━━━━━ INPUT DATA

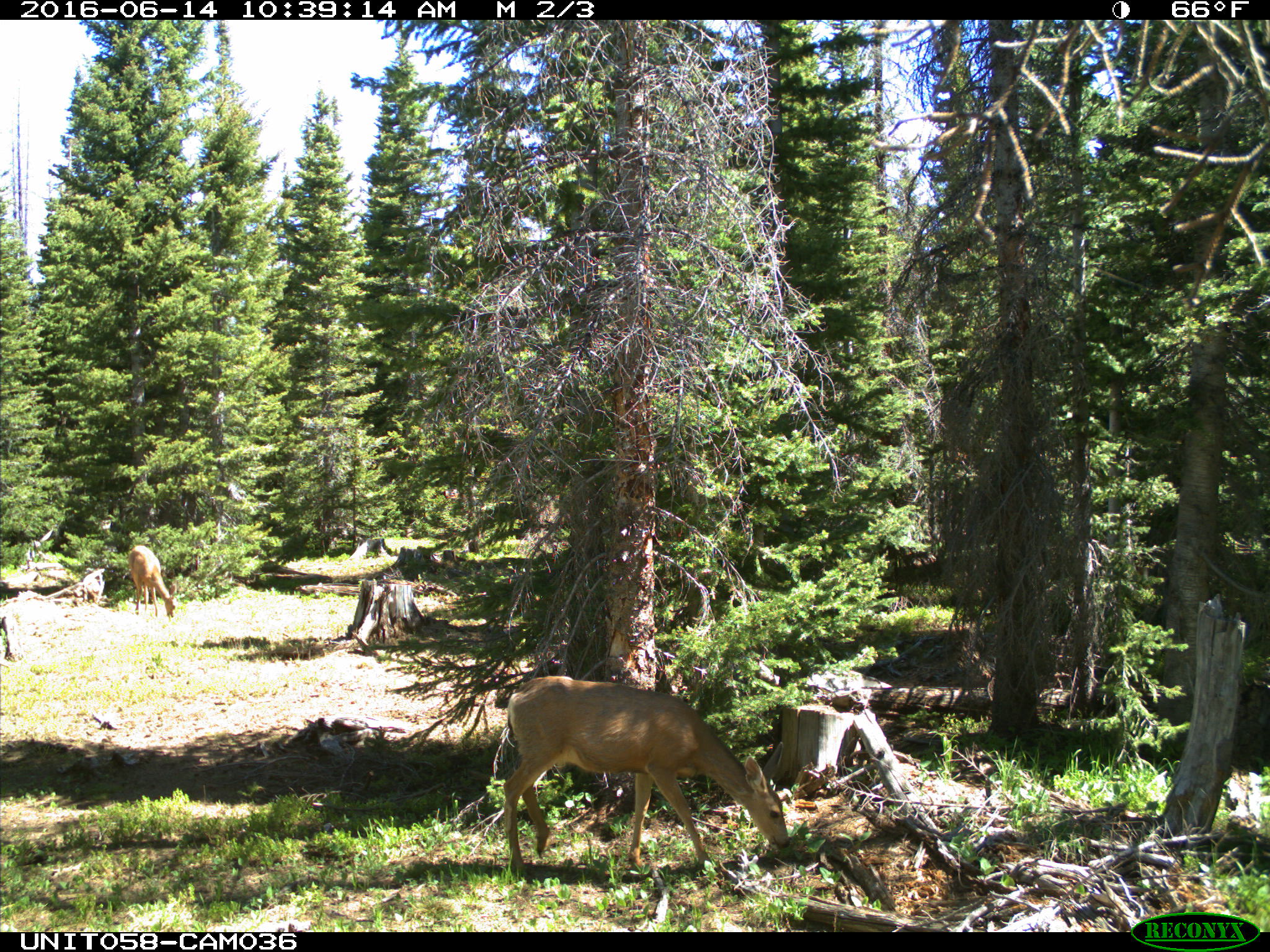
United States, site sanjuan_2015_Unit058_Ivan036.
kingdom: Animalia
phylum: Chordata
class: Mammalia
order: Artiodactyla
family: Cervidae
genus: Odocoileus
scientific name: Odocoileus hemionus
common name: mule deer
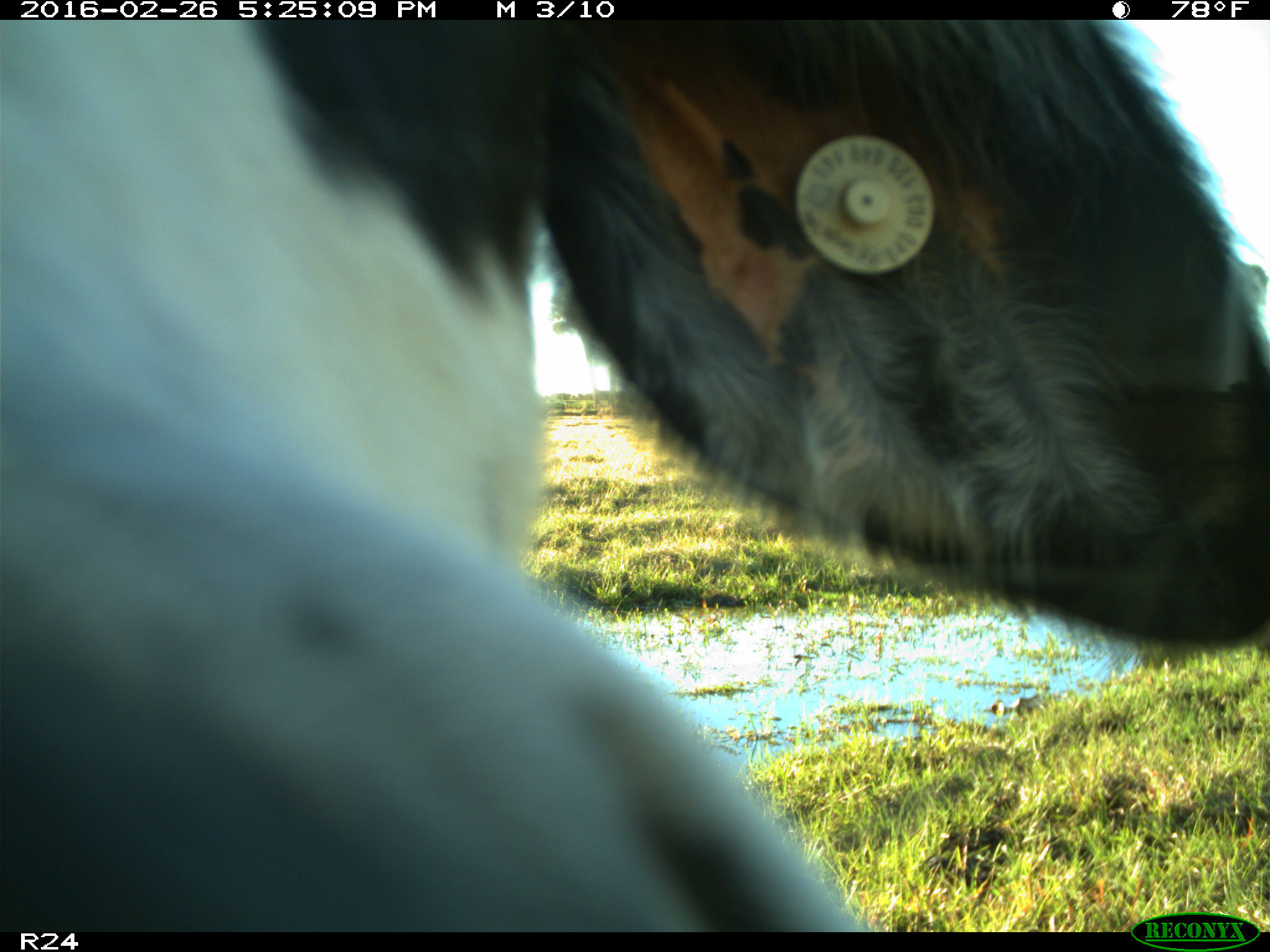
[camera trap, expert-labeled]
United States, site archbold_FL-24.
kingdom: Animalia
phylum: Chordata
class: Mammalia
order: Artiodactyla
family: Bovidae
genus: Bos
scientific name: Bos taurus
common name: domestic cow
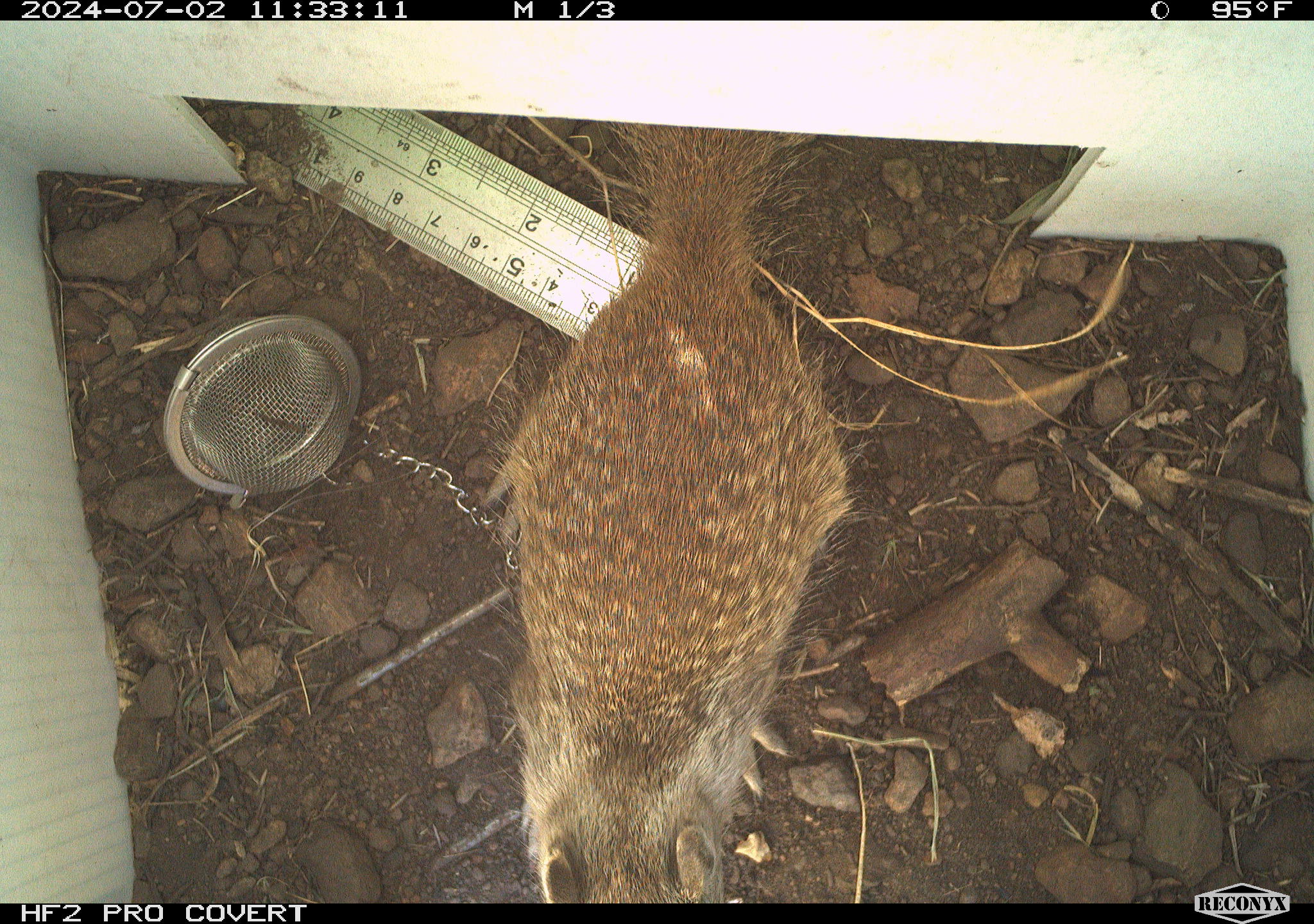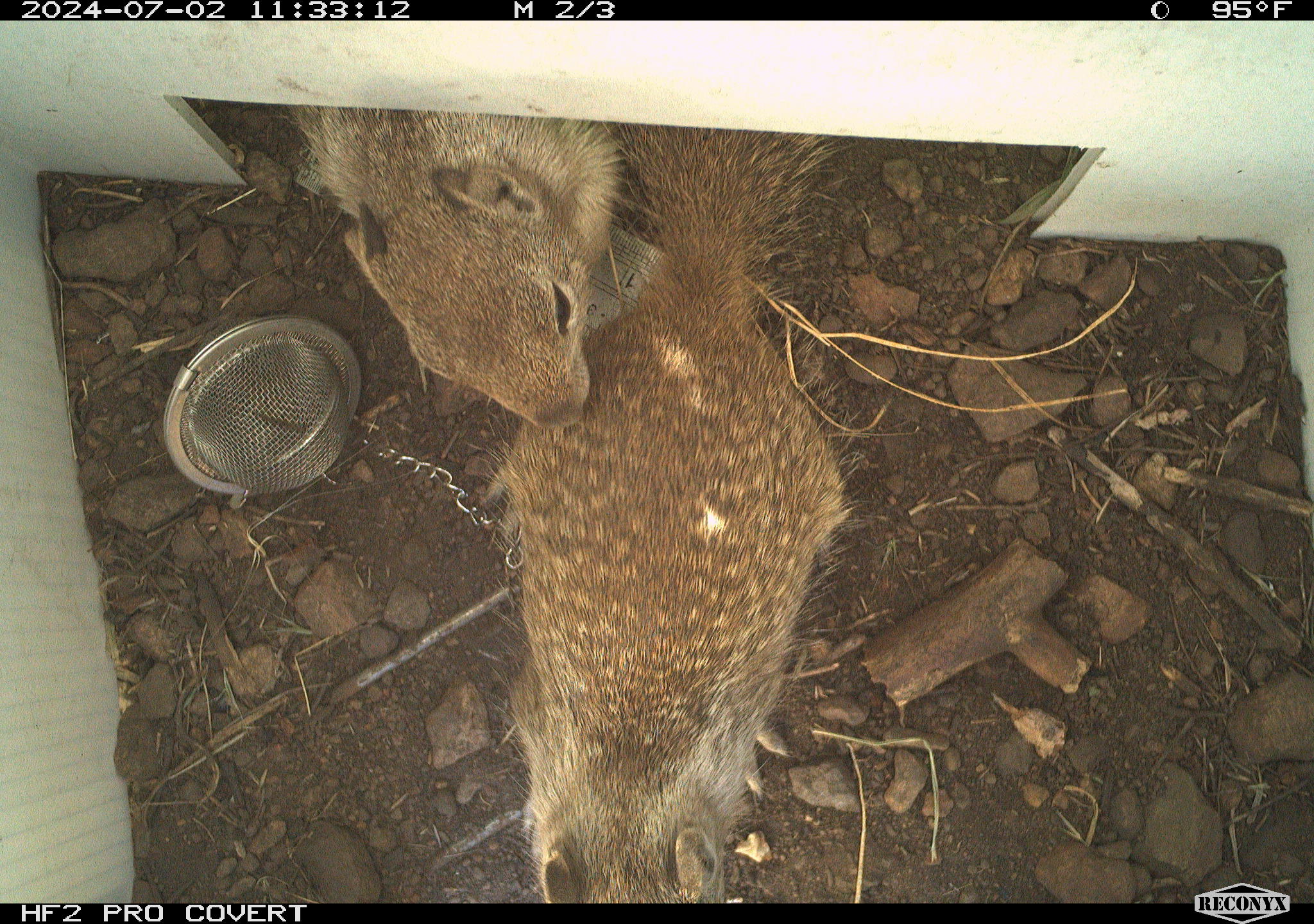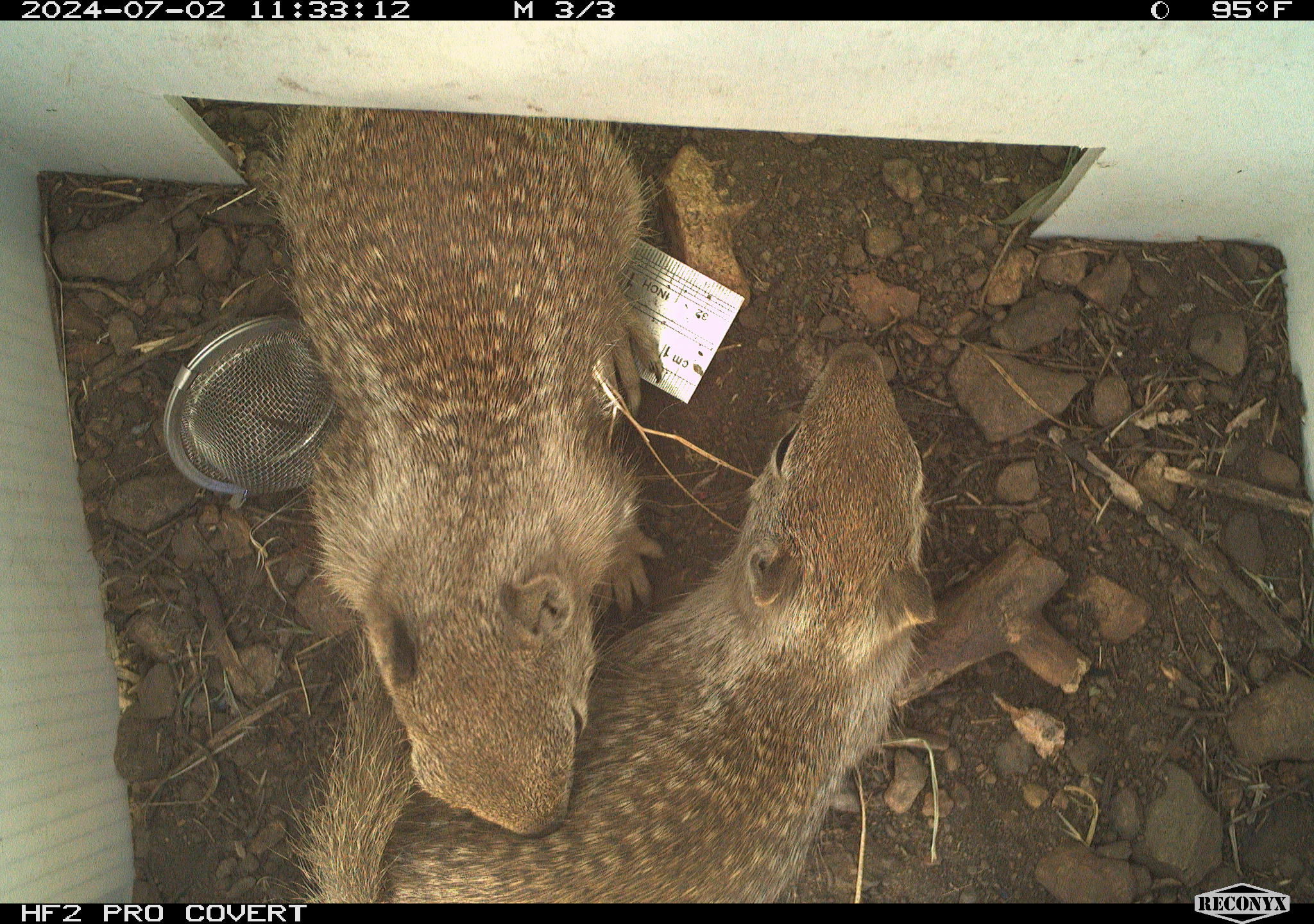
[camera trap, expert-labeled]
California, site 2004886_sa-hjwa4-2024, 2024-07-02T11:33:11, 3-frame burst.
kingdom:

━━━━━━━━━━

> _WORK TO COMPLETE_:
The lines to be quoted run from the line containing "family: Bovidae" through the end of the entries above, both included; quote them exactly and leave out any pictures.

> _EXPECTED ANSWER_:
family: Bovidae
genus: Bos
scientific name: Bos taurus
common name: domestic cow
[camera trap, expert-labeled]
California, site 2004886_sa-hjwa4-2024, 2024-07-02T11:33:11, 3-frame burst.
kingdom:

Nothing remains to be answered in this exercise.